→ WRITTEN TASKS
[a] Using the passage on visionOS scene understanding, explain in one to three sentences what the real-time mesh of the user's surroundings makes possible.
[b] Write what comes next in the passage on visionOS scene understanding, picking up after its final line.

→ READING PASSAGE
Scene Understanding¶

visionOS can generate a real-time mesh of the user's surroundings. This mesh enables virtual objects to interact with physical surfaces through collision and physics.

Capabilities¶

Feature	Description
Scene mesh	Triangle mesh of room geometry (walls, floor, furniture)
Plane detection	Horizontal and vertical surfaces with extents
Classification	Label surfaces (floor, wall, ceiling, table, seat, door, window)
Occlusion	Virtual objects hidden behind real-world surfaces

Target SceneViewSwift API¶

ImmersiveSceneView { root in
    // Content
}
.sceneUnderstanding(enabled: true)
.onMeshUpdate { meshAnchors in
    // meshAnchors contains the updated scene mesh
    for anchor in meshAnchors {
        // anchor.geometry -- MeshAnchor.Geometry with vertices, normals, faces
        // anchor.classification -- .floor, .wall, .table, etc.
    }
}
.environmentOcclusion(enabled: true) // virtual objects occluded by real world

Object Manipulation (visionOS 26)¶

visionOS 26 introduces ManipulationComponent for direct manipulation of 3D entities using system gestures -- look, tap, drag, rotate, scale -- without custom gesture code.

Key APIs (visionOS 26+)¶

ManipulationComponent -- enables grab, drag, rotate, scale on an entity
ManipulationComponent.configureEntity(_:) -- convenience that adds collision, input target, and hover effect
EnvironmentBlendingComponent -- real-world occlusion of virtual objects
MeshInstancesComponent -- efficient GPU instanced rendering of many copies

Target SceneViewSwift API¶

// Planned API for object manipulation
let model = try await ModelNode.load("models/chair.usdz")
model.enableManipulation()  // Wraps ManipulationComponent.configureEntity
// User can now look at, grab, drag, rotate, and scale the model with system gestures

// Or with more control:
model.enableManipulation(
    allowTranslation: true,
    allowRotation: true,
    allowScale: true,
    snapToSurface: true
)

Implementation Roadmap¶

Phase 1: Volumetric Windows (Low complexity)¶

VolumetricSceneView -- SceneView variant for .volumetric window style
Automatic defaultSize in meters
Depth gesture support (z-axis drag)
Estimated effort: 1-2 weeks

Phase 2: Immersive Spaces (Medium complexity)¶

ImmersiveSceneView -- wrapper for ImmersiveSpace scene type
Mixed / progressive / full immersion style support
SpatialTrackingSession setup and lifecycle management
Scene understanding mesh with collision
Environment occlusion via EnvironmentBlendingComponent
Estimated effort: 3-4 weeks

Phase 3: Hand Tracking (Medium complexity)¶

HandTrackingNode -- wrapper around HandTrackingProvider
Joint position queries and visualization
Built-in gesture detection (pinch, point, open palm)
.onHandUpdate view modifier
Hand-anchored content (SpatialAnchorNode.hand)

→ DATASET CONTENT
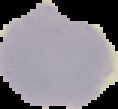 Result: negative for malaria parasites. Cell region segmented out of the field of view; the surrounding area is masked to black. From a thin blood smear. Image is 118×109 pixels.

→ REPLIES
[a] visionOS generates a real-time mesh of the user's surroundings so that virtual objects can interact with physical surfaces. Through the mesh, those objects can collide with real surfaces and respond to them with physics.

[b]
Estimated effort: 2-3 weeks

Phase 4: Spatial Anchors & Persistence (Medium complexity)¶

SpatialAnchorNode with world, plane, and hand anchor types
Persistent anchors across app sessions (via WorldAnchor)
Plane anchor with surface classification
Estimated effort: 2-3 weeks

Phase 5: Object Manipulation (Low complexity, requires visionOS 26)¶

enableManipulation() on ModelNode wrapping ManipulationComponent
MeshInstancesComponent integration for efficient instanced rendering
Estimated effort: 1-2 weeks

Prerequisites¶

visionOS 1.0+ for volumes and basic immersive spaces
visionOS 2.0+ for SpatialTrackingSession, enhanced hand tracking, anchor geometry
visionOS 26 for ManipulationComponent, EnvironmentBlendingComponent, MeshInstancesComponent
Apple Vision Pro hardware for testing (or Xcode Simulator for basic layout)

API Design Principles¶

The visionOS spatial APIs in SceneViewSwift follow the same design principles as the existing iOS and macOS APIs:

Declarative over imperative -- configure via SwiftUI view modifiers, not callbacks
Progressive disclosure -- simple cases are simple, advanced features are available
Platform-native -- thin wrappers over RealityKit/ARKit, not abstractions
AI-friendly -- clear parameter names, comprehensive documentation, predictable patterns
Consistent with SceneView Android -- same concepts, platform-appropriate APIs

Mapping to Android XR¶

Feature	visionOS (SceneViewSwift)	Android XR (SceneView)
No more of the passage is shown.